[EXERCISE]
Reproduce all of the following data word for word, with nothing changed.

# start of SUPPLIED MATERIAL

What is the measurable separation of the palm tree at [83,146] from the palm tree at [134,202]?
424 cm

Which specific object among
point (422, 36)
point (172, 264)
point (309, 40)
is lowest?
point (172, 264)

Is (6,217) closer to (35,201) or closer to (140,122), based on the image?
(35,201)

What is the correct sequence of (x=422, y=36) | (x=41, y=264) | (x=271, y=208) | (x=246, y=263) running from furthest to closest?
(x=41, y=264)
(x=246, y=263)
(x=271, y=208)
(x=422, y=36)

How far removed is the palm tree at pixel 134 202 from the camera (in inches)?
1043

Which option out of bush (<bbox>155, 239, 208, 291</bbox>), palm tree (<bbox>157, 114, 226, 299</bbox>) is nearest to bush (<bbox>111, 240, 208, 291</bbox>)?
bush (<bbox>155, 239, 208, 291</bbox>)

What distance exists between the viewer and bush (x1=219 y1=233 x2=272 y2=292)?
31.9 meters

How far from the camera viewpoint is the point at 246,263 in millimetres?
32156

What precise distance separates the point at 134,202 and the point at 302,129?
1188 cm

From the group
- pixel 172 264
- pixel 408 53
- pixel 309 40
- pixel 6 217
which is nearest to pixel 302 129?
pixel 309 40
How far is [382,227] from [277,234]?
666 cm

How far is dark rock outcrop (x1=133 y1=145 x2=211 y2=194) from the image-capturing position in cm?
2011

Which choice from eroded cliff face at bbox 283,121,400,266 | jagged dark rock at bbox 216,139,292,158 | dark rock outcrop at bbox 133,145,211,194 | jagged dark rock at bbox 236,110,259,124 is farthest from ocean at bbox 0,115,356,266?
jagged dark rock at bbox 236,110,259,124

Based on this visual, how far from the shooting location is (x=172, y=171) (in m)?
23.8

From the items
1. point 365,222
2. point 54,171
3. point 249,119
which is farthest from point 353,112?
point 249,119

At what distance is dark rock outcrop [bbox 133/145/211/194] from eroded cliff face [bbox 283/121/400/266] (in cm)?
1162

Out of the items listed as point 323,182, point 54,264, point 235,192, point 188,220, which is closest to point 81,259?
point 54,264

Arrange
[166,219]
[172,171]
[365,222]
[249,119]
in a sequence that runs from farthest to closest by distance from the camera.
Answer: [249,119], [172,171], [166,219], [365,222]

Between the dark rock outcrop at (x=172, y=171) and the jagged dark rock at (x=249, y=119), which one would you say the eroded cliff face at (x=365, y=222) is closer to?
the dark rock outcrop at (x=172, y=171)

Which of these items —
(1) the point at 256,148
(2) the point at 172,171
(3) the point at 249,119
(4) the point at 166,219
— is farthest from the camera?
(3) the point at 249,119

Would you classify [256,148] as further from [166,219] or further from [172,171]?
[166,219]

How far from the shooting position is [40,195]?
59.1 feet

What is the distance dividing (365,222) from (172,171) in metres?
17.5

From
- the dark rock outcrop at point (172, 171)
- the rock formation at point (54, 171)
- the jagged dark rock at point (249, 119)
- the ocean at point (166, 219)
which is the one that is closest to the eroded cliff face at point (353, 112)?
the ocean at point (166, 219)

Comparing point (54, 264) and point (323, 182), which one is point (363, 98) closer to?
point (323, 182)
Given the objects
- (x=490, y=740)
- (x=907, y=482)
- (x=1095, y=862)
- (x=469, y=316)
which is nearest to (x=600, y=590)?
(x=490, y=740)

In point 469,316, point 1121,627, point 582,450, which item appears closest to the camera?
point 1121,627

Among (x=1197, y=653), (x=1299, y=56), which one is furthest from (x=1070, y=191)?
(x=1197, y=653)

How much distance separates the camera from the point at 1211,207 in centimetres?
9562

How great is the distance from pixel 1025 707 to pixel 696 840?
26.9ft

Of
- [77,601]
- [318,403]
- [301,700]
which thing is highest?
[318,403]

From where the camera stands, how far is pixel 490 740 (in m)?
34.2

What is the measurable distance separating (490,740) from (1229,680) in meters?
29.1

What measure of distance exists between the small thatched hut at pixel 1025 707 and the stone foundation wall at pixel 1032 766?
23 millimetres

# end of SUPPLIED MATERIAL

[WRITTEN RESPONSE]
What is the measurable separation of the palm tree at [83,146] from the palm tree at [134,202]?
424 cm

Which specific object among
point (422, 36)
point (172, 264)
point (309, 40)
is lowest?
point (172, 264)

Is (6,217) closer to (35,201) or closer to (140,122), based on the image?
(35,201)

What is the correct sequence of (x=422, y=36) | (x=41, y=264) | (x=271, y=208) | (x=246, y=263) running from furthest to closest?
(x=41, y=264)
(x=246, y=263)
(x=271, y=208)
(x=422, y=36)

How far removed is the palm tree at pixel 134 202 from the camera (in inches)?
1043

Which option out of bush (<bbox>155, 239, 208, 291</bbox>), palm tree (<bbox>157, 114, 226, 299</bbox>) is nearest to bush (<bbox>111, 240, 208, 291</bbox>)?
bush (<bbox>155, 239, 208, 291</bbox>)

What distance exists between the viewer and bush (x1=219 y1=233 x2=272 y2=292)?
31.9 meters

How far from the camera viewpoint is the point at 246,263 in millimetres?
32156

What precise distance separates the point at 134,202 and the point at 302,129?
1188 cm

From the group
- pixel 172 264
- pixel 408 53
- pixel 309 40
- pixel 6 217
which is nearest to pixel 302 129?
pixel 309 40
How far is [382,227] from [277,234]?
666 cm

How far is dark rock outcrop (x1=133 y1=145 x2=211 y2=194) from the image-capturing position in cm?
2011

Which choice from eroded cliff face at bbox 283,121,400,266 | jagged dark rock at bbox 216,139,292,158 | dark rock outcrop at bbox 133,145,211,194 | jagged dark rock at bbox 236,110,259,124 is farthest from ocean at bbox 0,115,356,266?
jagged dark rock at bbox 236,110,259,124

Based on this visual, how far from the shooting location is (x=172, y=171) (in m)?
23.8

From the items
1. point 365,222
2. point 54,171
3. point 249,119
which is farthest from point 353,112?
point 249,119

At what distance is dark rock outcrop [bbox 133/145/211/194] from eroded cliff face [bbox 283/121/400/266] (in cm)?
1162

Out of the items listed as point 323,182, point 54,264, point 235,192, point 188,220, which is closest to point 81,259?
point 54,264

Arrange
[166,219]
[172,171]
[365,222]
[249,119]
in a sequence that runs from farthest to closest by distance from the camera.
Answer: [249,119], [172,171], [166,219], [365,222]

Between the dark rock outcrop at (x=172, y=171) and the jagged dark rock at (x=249, y=119), which one would you say the eroded cliff face at (x=365, y=222) is closer to?
the dark rock outcrop at (x=172, y=171)

Which of these items —
(1) the point at 256,148
(2) the point at 172,171
(3) the point at 249,119
(4) the point at 166,219
— is farthest from the camera?
(3) the point at 249,119

Would you classify [256,148] as further from [166,219] or further from [172,171]?
[166,219]

How far from the shooting position is [40,195]?
59.1 feet

What is the distance dividing (365,222) from (172,171) in metres?
17.5

From
- the dark rock outcrop at point (172, 171)
- the rock formation at point (54, 171)
- the jagged dark rock at point (249, 119)
- the ocean at point (166, 219)
which is the one that is closest to the eroded cliff face at point (353, 112)?
the ocean at point (166, 219)

Comparing point (54, 264) and point (323, 182), which one is point (363, 98) closer to?
point (323, 182)
Given the objects
- (x=490, y=740)
- (x=907, y=482)
- (x=1095, y=862)
- (x=469, y=316)
which is nearest to (x=600, y=590)?
(x=490, y=740)

In point 469,316, point 1121,627, point 582,450, which item appears closest to the camera?
point 1121,627

Among (x=1197, y=653), (x=1299, y=56), which one is furthest from (x=1070, y=191)?
(x=1197, y=653)

How much distance separates the camera from the point at 1211,207 in centimetres?
9562

How great is the distance from pixel 1025 707 to pixel 696 840?
26.9ft

Of
- [77,601]
- [318,403]
- [301,700]
which thing is highest?
[318,403]

From where the camera stands, how far is pixel 490 740 (in m)?
34.2

What is the measurable distance separating (490,740) from (1229,680) in meters?
29.1

What measure of distance exists between the small thatched hut at pixel 1025 707 and the stone foundation wall at pixel 1032 766?
23 millimetres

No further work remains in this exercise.